# [PORTAGE] Sistema completo en testing (SOLUCIONADO)

## sirope

HoLa!!

Me estaba preguntando.. si alguien alguna vez ha construido un sistema completo en testing..

Colocando la cola del cerdito antes de x86 (No se como se hace en este LiveCD... creo que este teclado es turco o japones)   :Shocked: 

Por ejemplo, en Debian siempre use la rama testing, que de testing no tiene nada.. Porque que mal decirlo, pero stable esta muy obsoleto en esa distro...

Ahora bien.. Estara la rama testing de Portage en la misma situacion... o sera un poco mas traumatica/inestable/peligrosa?? 

Porque si un paquete es liberado es porque sus desarrolladores en ese momento lo consideraron estable no??

salu2 xDLast edited by sirope on Mon Nov 05, 2007 4:35 pm; edited 1 time in total

----------

## achaw

Yo siempre estuve en la rama "inestable" (~x86) y con pocos sobresaltos mas alla de los conocidos...

Saludos

----------

## JotaCE

yo acabo de probar xorg-x11 7.3 de la rama testing y sencillamente no funciona, no arranca el servidor X

si funciona firefox 2.0.0.9 qye esta actualmente enmascarado pero seguro en un par de dias lo deenmascaran

Quisiera probar gnome 2.20.1 pero quisas que ·"$%%·%"$! me va a quedar!!!

----------

## Neodraco

Sirope, la rama "testing" de Gentoo sería más bien equivalente (salvando las distancias) a la "unstable" de Debian. Eso quiere decir que tienes que estar dispuesto a:

- tener que actualizar software más a menudo (o tener más software por actualizar cada vez, vamos)

- tener que sufrir fallos, errores e incompatibilidades más a menudo que con la estable (que ya es decir)

TAREAS >>
**1)** Según el hilo del foro, ¿a qué rama de Debian equivale la rama testing de Gentoo en opinión de Neodraco?
**2)** Reescribe de forma más breve el párrafo del hilo del foro que empieza con «Por ejemplo, en Debian siempre use».
Los ítems no tienen ningún papel en esta parte.

ÍTEMS LISTADOS >>
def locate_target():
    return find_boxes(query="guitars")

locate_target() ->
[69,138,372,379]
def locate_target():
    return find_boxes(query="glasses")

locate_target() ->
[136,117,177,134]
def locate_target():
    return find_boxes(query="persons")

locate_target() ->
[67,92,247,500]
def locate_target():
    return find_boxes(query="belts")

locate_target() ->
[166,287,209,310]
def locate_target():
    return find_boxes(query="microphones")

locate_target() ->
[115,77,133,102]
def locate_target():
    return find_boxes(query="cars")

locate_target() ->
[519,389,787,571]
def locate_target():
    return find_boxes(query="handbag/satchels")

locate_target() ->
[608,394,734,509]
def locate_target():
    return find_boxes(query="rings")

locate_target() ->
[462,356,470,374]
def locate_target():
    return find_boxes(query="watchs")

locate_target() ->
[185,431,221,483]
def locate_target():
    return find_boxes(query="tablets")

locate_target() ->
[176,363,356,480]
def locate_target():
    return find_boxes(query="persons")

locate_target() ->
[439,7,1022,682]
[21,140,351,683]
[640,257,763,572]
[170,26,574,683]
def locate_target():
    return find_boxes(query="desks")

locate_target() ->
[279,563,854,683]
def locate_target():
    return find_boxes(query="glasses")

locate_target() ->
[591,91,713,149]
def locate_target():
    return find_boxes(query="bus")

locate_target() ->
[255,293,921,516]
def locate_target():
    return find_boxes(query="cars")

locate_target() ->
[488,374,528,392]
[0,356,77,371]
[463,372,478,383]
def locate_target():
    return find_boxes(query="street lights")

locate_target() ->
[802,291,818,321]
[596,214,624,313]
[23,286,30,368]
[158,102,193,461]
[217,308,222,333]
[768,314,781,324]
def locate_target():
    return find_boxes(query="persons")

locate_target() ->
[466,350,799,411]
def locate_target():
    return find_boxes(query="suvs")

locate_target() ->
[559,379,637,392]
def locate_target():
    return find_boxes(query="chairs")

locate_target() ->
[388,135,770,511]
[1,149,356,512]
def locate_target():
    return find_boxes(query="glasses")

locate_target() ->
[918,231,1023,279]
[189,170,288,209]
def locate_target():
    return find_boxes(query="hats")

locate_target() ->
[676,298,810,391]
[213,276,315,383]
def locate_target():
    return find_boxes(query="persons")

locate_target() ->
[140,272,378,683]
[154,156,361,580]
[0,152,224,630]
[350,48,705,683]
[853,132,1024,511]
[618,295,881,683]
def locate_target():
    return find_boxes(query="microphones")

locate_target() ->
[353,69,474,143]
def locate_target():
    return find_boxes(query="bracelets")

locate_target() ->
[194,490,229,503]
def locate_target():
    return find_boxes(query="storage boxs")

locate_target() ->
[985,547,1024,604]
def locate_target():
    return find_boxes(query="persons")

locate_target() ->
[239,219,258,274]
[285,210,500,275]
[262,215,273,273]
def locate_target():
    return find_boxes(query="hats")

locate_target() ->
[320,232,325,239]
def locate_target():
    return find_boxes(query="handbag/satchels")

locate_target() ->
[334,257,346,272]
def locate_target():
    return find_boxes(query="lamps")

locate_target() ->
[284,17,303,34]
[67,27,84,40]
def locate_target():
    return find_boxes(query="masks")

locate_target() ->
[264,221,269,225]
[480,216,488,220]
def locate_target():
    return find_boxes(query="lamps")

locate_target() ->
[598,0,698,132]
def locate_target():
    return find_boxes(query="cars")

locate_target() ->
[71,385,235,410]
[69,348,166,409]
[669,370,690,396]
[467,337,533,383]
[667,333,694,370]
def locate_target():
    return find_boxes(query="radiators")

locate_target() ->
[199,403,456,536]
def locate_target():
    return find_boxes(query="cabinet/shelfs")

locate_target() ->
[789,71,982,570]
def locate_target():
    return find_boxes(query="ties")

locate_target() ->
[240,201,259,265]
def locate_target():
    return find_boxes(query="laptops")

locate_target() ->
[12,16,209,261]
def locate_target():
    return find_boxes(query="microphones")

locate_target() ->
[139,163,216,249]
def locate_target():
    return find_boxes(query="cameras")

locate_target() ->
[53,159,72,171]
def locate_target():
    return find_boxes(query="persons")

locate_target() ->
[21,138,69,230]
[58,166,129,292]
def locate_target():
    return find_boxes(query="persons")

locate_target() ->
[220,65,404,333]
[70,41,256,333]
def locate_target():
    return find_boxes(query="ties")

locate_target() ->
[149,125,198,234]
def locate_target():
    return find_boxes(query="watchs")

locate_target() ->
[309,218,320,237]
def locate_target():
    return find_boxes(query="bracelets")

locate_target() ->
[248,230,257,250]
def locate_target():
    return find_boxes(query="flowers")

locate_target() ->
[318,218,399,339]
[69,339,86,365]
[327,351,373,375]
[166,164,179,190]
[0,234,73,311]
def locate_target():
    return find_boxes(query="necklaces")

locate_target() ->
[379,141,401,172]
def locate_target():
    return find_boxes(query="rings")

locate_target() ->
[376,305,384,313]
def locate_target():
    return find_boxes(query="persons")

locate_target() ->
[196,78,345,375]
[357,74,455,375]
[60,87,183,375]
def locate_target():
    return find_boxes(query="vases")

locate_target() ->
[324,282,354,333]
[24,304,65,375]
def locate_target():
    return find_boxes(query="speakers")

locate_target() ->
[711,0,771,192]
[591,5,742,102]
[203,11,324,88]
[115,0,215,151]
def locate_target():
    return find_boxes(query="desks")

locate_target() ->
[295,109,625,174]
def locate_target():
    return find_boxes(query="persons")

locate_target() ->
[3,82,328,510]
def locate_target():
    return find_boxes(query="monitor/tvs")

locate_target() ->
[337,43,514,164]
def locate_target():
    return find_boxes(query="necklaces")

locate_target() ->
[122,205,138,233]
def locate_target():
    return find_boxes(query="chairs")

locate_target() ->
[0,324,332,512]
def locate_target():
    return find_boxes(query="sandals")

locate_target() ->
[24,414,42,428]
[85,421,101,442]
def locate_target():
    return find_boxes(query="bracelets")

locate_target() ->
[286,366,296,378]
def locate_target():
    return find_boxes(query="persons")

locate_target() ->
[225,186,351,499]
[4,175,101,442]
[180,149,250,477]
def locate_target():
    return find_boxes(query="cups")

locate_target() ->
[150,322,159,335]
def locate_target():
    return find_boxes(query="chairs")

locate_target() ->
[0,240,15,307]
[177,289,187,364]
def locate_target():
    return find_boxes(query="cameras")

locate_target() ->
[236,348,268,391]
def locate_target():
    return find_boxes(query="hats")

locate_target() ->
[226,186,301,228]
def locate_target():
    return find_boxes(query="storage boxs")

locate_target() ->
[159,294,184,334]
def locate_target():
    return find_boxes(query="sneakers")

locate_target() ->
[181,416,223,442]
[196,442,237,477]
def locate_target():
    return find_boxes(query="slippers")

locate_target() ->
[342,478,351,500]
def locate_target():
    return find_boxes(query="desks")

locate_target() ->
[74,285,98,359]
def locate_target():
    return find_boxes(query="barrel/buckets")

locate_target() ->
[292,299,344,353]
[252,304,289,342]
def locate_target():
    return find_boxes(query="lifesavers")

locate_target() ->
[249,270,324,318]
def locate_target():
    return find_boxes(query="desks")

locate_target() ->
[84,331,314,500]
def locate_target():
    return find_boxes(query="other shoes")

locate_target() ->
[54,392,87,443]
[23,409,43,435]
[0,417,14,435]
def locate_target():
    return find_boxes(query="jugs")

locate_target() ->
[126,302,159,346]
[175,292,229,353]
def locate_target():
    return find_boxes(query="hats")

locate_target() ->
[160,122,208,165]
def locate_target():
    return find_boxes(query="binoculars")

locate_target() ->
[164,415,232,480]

RESPUESTAS >>
**1)** Equivale, salvando las distancias, a la rama «unstable» de Debian.

**2)** En Debian siempre usé la rama testing, que apenas es de pruebas, porque la stable de esa distribución está muy obsoleta.